Golden Lions Gymnastics
Golden Lions Gymnastics is a community upliftment project for children from Westbury, Newclare, Claremont and Newlands in Johannesburg. The project gives children an opportunity to excel and perform as an alternative to the violent, drug-infested streets of their communities. Ultimately, the project aims to produce South African and world acro-gymnastic champions and it demonstrated its commitment by winning the junior, senior and coach of the year titles in 2012 national championships. The gymnasts are coached by former Belarus champion, Natalia van Willigh who is assisted by Matome Tshishonga, a beneficiary of the project and a three-time South African acro-gymnastics champion.
Shumbashaba Horses Helping People
For more than ten years, Shumbashaba Horses Helping People has offered formerly disadvantaged people from the township of Diepsloot access to the therapeutic power of horses. Shumbashabas community outreach programmes offer therapeutic riding for people with severe disabilities and equine-assisted growth and learning to heal and empower hundreds of South African children who struggle with poverty, limited education and unemployment and face crime, violence and drug and alcohol abuse daily. Shumbashaba also sponsors the riding tuition of disadvantaged children, providing them with the opportunity to participate in equestrian competitions for riders with disabilities. The Shumbashaba coaches have represented South Africa in administrative and coaching roles and their expertise is passed on to staff who are empowered in the process.

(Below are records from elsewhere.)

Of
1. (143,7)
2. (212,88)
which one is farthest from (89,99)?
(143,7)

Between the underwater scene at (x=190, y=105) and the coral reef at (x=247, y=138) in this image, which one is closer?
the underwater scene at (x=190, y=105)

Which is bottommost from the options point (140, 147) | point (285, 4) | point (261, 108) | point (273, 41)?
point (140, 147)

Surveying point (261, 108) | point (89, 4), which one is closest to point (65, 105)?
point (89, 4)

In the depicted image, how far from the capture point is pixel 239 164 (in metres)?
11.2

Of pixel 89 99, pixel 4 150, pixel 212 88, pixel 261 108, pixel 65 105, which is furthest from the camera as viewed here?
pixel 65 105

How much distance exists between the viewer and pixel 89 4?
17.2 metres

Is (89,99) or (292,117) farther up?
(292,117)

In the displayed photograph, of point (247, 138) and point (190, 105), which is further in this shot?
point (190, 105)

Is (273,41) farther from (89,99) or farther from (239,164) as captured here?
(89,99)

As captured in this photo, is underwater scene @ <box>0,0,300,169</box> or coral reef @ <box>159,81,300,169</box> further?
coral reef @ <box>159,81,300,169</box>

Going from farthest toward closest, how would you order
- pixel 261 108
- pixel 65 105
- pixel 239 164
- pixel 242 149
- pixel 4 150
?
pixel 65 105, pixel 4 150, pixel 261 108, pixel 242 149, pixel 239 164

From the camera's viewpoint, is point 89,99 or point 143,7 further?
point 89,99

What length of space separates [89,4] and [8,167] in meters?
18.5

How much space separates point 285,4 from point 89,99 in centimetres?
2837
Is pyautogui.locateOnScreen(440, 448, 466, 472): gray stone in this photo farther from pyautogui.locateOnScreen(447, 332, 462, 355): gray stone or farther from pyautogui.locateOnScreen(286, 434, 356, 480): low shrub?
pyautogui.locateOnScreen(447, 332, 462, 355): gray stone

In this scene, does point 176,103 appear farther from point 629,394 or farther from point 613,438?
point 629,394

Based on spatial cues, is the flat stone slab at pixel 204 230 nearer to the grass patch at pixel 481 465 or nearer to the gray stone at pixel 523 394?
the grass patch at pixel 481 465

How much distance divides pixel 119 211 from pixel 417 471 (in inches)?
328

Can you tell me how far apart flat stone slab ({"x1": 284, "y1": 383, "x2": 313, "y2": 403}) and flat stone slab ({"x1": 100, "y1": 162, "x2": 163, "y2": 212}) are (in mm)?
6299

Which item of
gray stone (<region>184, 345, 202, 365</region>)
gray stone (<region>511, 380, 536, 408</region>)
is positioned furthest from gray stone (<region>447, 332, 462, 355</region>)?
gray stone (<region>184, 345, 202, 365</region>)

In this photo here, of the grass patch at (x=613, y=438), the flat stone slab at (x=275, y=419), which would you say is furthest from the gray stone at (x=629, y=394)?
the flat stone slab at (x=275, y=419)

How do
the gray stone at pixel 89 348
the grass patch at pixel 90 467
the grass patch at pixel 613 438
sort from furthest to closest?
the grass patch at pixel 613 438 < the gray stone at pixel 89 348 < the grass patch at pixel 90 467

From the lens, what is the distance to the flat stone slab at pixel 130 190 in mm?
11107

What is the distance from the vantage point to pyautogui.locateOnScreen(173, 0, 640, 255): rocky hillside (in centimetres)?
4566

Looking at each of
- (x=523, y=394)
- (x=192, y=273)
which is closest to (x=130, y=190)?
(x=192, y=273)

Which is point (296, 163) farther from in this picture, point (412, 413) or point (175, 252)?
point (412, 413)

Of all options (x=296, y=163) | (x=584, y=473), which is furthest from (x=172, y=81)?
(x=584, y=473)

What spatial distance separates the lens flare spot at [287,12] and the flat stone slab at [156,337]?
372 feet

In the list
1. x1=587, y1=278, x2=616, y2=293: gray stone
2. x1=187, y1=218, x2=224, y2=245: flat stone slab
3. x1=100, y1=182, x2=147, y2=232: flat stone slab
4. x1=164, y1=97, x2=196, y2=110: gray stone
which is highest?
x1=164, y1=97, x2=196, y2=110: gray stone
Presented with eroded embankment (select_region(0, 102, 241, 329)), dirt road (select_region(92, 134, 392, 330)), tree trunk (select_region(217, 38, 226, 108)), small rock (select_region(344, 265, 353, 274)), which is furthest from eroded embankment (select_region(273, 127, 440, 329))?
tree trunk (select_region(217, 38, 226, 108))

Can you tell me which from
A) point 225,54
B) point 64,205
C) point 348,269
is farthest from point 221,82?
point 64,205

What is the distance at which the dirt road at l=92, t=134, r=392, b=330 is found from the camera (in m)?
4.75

Rowing for the Physically Disabled
Adaptive rowing is sweep-rowing or sculling for people with physical disabilities such as paraplegia, quadriplegia, visual impairment, multiple sclerosis, cerebral palsy and spinal bifida. Rowing South Africa has introduced a national adaptive rowing programme in South African schools and universities to give young people with disabilities an opportunity to participate in the sport. The programme incorporates development, talent identification and high performance training and benefits significantly from the adaptive rowing expertise of international coach, Marco Galeone. Sandra Khumalo, who was paralysed in a car accident seven years ago, is an excellent role model for young participants, having represented South Africa in the 2012 London Paralympics.
Judo Institute for Special Needs
In 2009, the Judo Institute for Special Needs was initiated by Sondisa Magajana at the Khanyisa School for the Blind in Port Elizabeth to give 63 visually impaired children an opportunity to participate in sport. The programme then expanded to schools for deaf, physically impaired and intellectually impaired children, offering judo training five days a week and life skills training in career guidance, nutrition, animal outreach in partnership with the SPCA and awareness of the dangers of drug and alcohol abuse. The institute has achieved good results, with participants winning medals in national Judo championships for the disabled and some even competing successfully in competitions for the able-bodied.